BTW, the Korean translation is cut off, but that’s mangled as well, as far as I can see. “Fans in this shop are all becoming Japanese”, it says.
“I think I’m turning Japanese, I think I’m turning Japanese, I really think so!”
Yep. These fans are really handy if you get the Vapors.
win
yes +1
AAAAARGH! *Dreadful Pun Hell fairy has an attack of the vapors*
Get the lady a fan!
And here I thought the whole world was becoming a product made in China.
You’re not welcome here!
But I use it in peace!
Yo’re being taken to Failblog cuz of being a dumba$s on http:// engrishfunny . com/2009/07/17/engrish-sleep-full/
Shaddup, Alice.
What did you just call me?
I’ve moved on, as I think most everyone else has. But the only FAILS on that thread were the @ssh0les who kept insisting I didn’t know what I was talking about. Take it anywhere you want. There’s not a thing I said that I’m embarassed by or that I don’t stand behind as accurate.

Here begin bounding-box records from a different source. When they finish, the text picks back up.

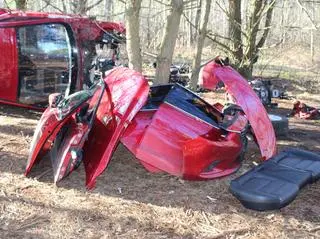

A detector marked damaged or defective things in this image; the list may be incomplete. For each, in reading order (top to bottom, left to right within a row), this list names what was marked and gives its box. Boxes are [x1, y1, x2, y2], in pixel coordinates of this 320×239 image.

destroyed red car [0, 8, 124, 109]
detached car hood [201, 61, 276, 160]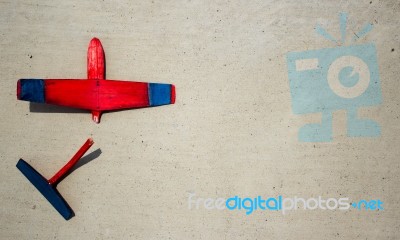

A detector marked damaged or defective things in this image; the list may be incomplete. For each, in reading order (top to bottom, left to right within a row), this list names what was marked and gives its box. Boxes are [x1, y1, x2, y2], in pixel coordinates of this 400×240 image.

broken tail piece [16, 139, 94, 219]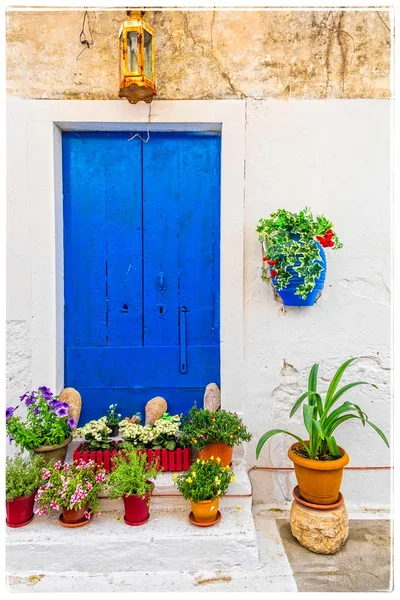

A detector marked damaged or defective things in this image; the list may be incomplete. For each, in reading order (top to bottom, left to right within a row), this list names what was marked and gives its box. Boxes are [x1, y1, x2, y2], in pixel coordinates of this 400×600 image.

rusty lantern [118, 10, 155, 104]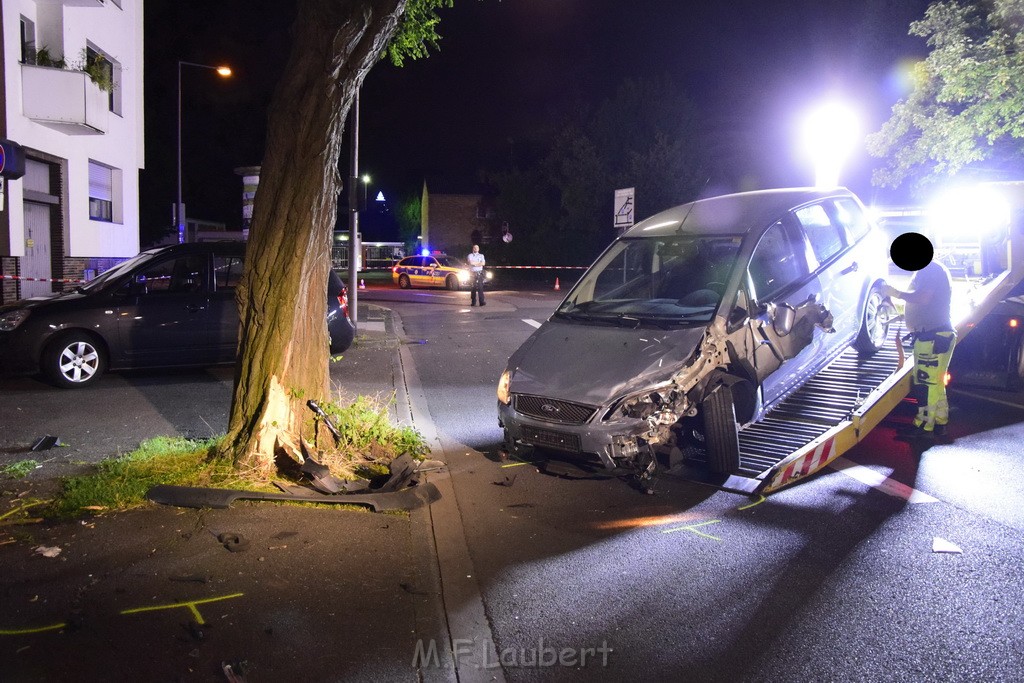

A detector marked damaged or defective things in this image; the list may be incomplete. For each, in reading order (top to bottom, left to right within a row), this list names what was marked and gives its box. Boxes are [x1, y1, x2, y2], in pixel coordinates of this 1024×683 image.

exposed front wheel [43, 331, 105, 387]
damaged silver minivan [493, 184, 888, 479]
exposed front wheel [856, 284, 897, 356]
exposed front wheel [700, 385, 741, 475]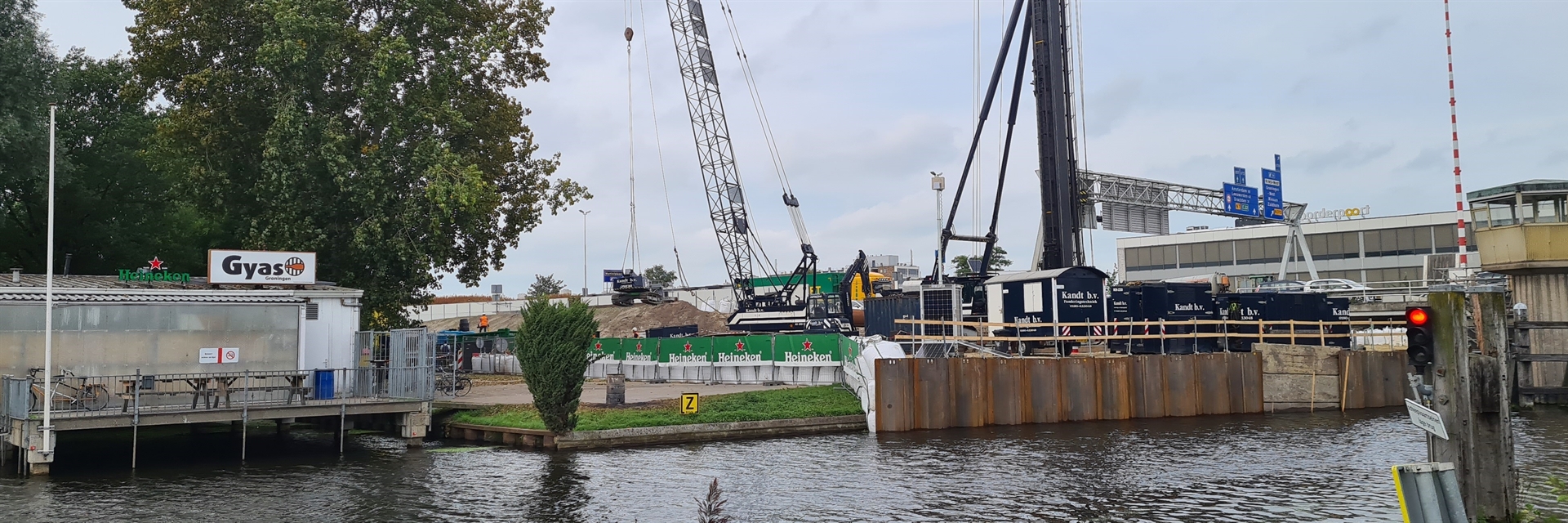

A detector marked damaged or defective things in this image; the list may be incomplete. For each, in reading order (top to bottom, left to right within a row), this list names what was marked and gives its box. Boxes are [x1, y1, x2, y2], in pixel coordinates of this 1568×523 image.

rusty steel sheet [875, 358, 915, 431]
rusty steel sheet [908, 360, 954, 428]
rusty steel sheet [947, 358, 987, 428]
rusty steel sheet [993, 358, 1032, 428]
rusty steel sheet [1032, 358, 1065, 422]
rusty steel sheet [1058, 360, 1098, 422]
rusty steel sheet [1098, 358, 1130, 418]
rusty steel sheet [1130, 356, 1169, 417]
rusty steel sheet [1163, 356, 1202, 417]
rusty steel sheet [1202, 353, 1235, 415]
rusty steel sheet [1228, 351, 1267, 412]
rusty steel sheet [1339, 351, 1365, 412]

Sorry about that. My husband got on the computer while I was sleeping.
Learn to lock your screen.
How to do that?
If you’re running Windoze, then hold down the logo button (the little wiggly window picture) and hit L. The screen will lock, and can only be unlocked by re-entering your password. Otherwise, go to the “Help” menu, and type in “lock screen” for info on how to do this.
They must be getting out of the martial arts fighting fans business. (Do you have a permit to carry that fan?)
I cannot become a folding fan today. Sorry, too busy.
Well, since I am a real man, and therefore know when to bend and when to erect, I guess I’m well qualified to become a folding fan!
You will all be assimilated. You will all be the product.
We will be Borg fans? Seven of Nine, yes!
I’d assimilate with her any time! She wouldn’t even have to tell me resistance is futile!
Now there’s drone whose sartorial choices do nothing to hida bust.
I often wondered if she was actually wearing a costume or had just been bodypainted.
But I want to use it in war! Death to all non-folding fans!
** cues wonder woman theme **
runs behind the qwickie mart
looks both ways and takes off sunglasses
spins, twirls, flails arms about while farting stars
stars become blinding lasers
a cloud of gas dissipates and reveals……..
you become the product
bless your heart
Become the product, grasshopper…
But didn’t we all become the new man not too long ago? I had a hard time adjusting to that and now I have to become the product…
Okay, then, I fold.
win for cleverness!
LOL! You become made in Japan. ‘Congraturations’, you Japan pwned now.
this is worse than that time i got pwned by my own pant >_<
Its like sombody did machine translation and then said ‘no, no, that’s not right’ and then ‘fixed’ it.
Thereby making it worse (and funnier)
But I don’t want to become the product made in Japan!
In soviet japan, product uses YOU!
Don’t stay in that store too long folks. Mmmmm Soylent Green any one?
in soviet..no.. in japan, product becomes YOU!